The second Access memory leak has finally been patched by Microsoft, almost a year after a very similar problem was discovered. These bugs have been around since 2002 and the effects are still in some Access files.
Both are faults in the way Access saves data to memory locations in ways that hackers could exploit. Those memory chunks are usually useless but could contain private information likes names, passwords etc. Anything saved to memory could get dumped into an Access database or as Microsoft puts it “compromise of the confidentiality, integrity, or availability of a user’s data, or of the integrity or availability of processing resources.”
Back in January 2019, Microsoft patched CVE-2019-0560 an Access memory leak bug where the parts of memory are saved in documents.
Then in December 2019, it was a similar problem patched CVE-2019-0560. This time called ‘MDB leaker’.
With MDB leaker, Access saves random chunks of memory to MDB files. A hacker could scan MDB files on a computer looking for any useful info that should not be there in the first place.
The Good News
If you’ve been updating Office 365, Office 2016, Office 2013 or Office 2010 regularly there’s no ongoing problem.
Happily, there’s no reports of either exploit being used ‘in the wild’.
The Bad News
Only Office 2010 and later have been fixed.

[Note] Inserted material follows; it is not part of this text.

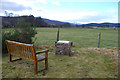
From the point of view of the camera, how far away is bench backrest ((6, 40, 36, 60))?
3461mm

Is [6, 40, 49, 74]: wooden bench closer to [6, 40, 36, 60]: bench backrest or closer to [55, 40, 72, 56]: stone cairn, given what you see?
[6, 40, 36, 60]: bench backrest

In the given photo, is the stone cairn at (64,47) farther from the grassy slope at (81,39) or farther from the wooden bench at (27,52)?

Mimecast suggest these memory leaks have been in Access since 2002 (Office XP).
Any Access files that were last saved before the security patches will have unwanted memory blocks in them. Any older MDB need to be opened and saved by a patched Office to make sure there’s no unwanted extras.

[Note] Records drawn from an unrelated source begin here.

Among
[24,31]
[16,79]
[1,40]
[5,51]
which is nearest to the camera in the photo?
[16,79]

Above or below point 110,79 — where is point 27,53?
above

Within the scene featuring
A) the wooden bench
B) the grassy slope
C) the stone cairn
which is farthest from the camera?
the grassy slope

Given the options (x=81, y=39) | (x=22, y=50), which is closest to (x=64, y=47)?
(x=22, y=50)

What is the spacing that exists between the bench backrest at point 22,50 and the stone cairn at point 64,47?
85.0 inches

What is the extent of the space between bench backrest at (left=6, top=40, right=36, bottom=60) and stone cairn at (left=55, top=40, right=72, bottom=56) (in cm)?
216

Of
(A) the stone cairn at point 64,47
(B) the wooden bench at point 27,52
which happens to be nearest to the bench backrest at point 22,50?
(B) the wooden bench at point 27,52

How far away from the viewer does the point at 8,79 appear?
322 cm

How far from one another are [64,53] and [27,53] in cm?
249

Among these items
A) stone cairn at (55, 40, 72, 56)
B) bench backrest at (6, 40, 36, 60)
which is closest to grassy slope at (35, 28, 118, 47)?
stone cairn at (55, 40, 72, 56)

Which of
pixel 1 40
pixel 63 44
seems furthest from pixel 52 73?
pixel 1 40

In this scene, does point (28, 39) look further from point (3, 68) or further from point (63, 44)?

That’s not good however keep in mind that the memory objects saved in the MDB’s are random. You’d have to be very unlucky to have something exploitable stored. In other words, balance the time, trouble & cost of finding and saving old MDB files against the relatively low risk.
Both these bugs weren’t found by Microsoft, it was Mimecast who did the ‘hard yards’ in both cases.
It’s disappointing that Microsoft didn’t dig deeper after being told of the first Access memory leak bug. If they’d done that, the company should have found the similar bug and fixed it too.
Office documents had unexplained memory objects saved in them? Didn’t someone at Microsoft notice these strays in their files over 15+ years?